Psychiatra o Breiviku: Nadal jest niebezpieczny. Nowy akt dokonania przemocy jest wysoki
Wciąż istnieje ryzyko, że Anders Breivik będzie w przyszłości stosował przemoc - oświadczyła w środę psychiatra Randi Rosenqvist. Ekspertka zeznawała w sądzie w Skien pod Oslo w sprawie wniosku terrorysty o jego warunkowe zwolnienie z więzienia.
Lekarz psychiatra podkreśliła, że „Breivik nadal jest niebezpieczny". „Ryzyko dokonania przez niego nowego aktu przemocy jest statystycznie wysokie" - oceniła Rosenqvist.
Psychiatra podtrzymała postawioną przez siebie w 2012 roku diagnozę Breivika, w której wykluczyła, że cierpi on na schizofrenię.
- Breivik ma cechy autystyczne. Nieważne, jak to nazwiemy, można odnieść wrażenie, że żyje w swoim wszechświecie. Jednak kluczowy dla sprawy jest jego dyssocjalny i narcystyczny typ osobowości - podkreśliła psychiatra.
Rosenqvist uważa, że Breivik wykazuje cechy psychopatyczne. - Jest on niekonsekwentny i nie można mu ufać. Zmienia strategię w zależności od sytuacji - oceniła.
Słysząc opinie na swój temat, Breivik wielokrotnie przerywał ekspertce, pokazując, że się nie zgadza.
Psychiatra pochwaliła postępy Breivika, który zaczął uczyć się języka chińskiego oraz podjął studia politologiczne. W jej ocenie powinien on mieć więcej możliwości robienia czegoś praktycznego, „aby nie poświęcał czasu tylko na myślenie".
We wtorek w pierwszym dniu rozprawy Breivik opowiadał o swoich planach politycznych. Zapowiedział, że „przez następne 50 lat będzie walczył w nordyckim ruchu oporu" albo „założy niewojowniczy ruch nacjonalistyczny w Europie". Oświadczył także, że odcina się od zamachu, jakiego dokonał 22 lipca 2011 roku i nie będzie już stosować przemocy.
Psychiatra oceniła jednak, że „Breivik w każdej chwili może uznać, że środki bojowe są lepsze".
W środę jako świadek z inicjatywy Breivika zeznawał szwedzki neonazista, członek Nordyckiego Ruchu Oporu, Paer Oeberg.
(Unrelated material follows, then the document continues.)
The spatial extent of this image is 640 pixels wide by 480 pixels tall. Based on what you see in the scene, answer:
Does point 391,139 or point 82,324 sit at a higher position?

Potwierdził on, że jego organizacja „gotowa jest współpracować z Breivikiem, jeśli wyjdzie on na wolność". - Możemy mu pomóc uczestniczyć w debacie politycznej. Nie stosujemy przemocy, jedynie w samoobronie - zapewnił.
W ubiegłym roku Breivik, w pierwszym możliwym terminie, czyli po upływie 10 lat, złożył wniosek o warunkowe zwolnienie. Na to nie zgodziła się prokuratura, następnie sprawa trafiła do sądu. Rozprawa odbywa się na terenie więzienia w Skien, gdzie przebywa skazany.
Breivik odsiaduje karę 21 lat pozbawienia wolności za dokonanie zamachu bombowego w dzielnicy rządowej w Oslo oraz strzelaniny na wyspie Utoya z 2011 roku, w których zginęło łącznie 77 osób.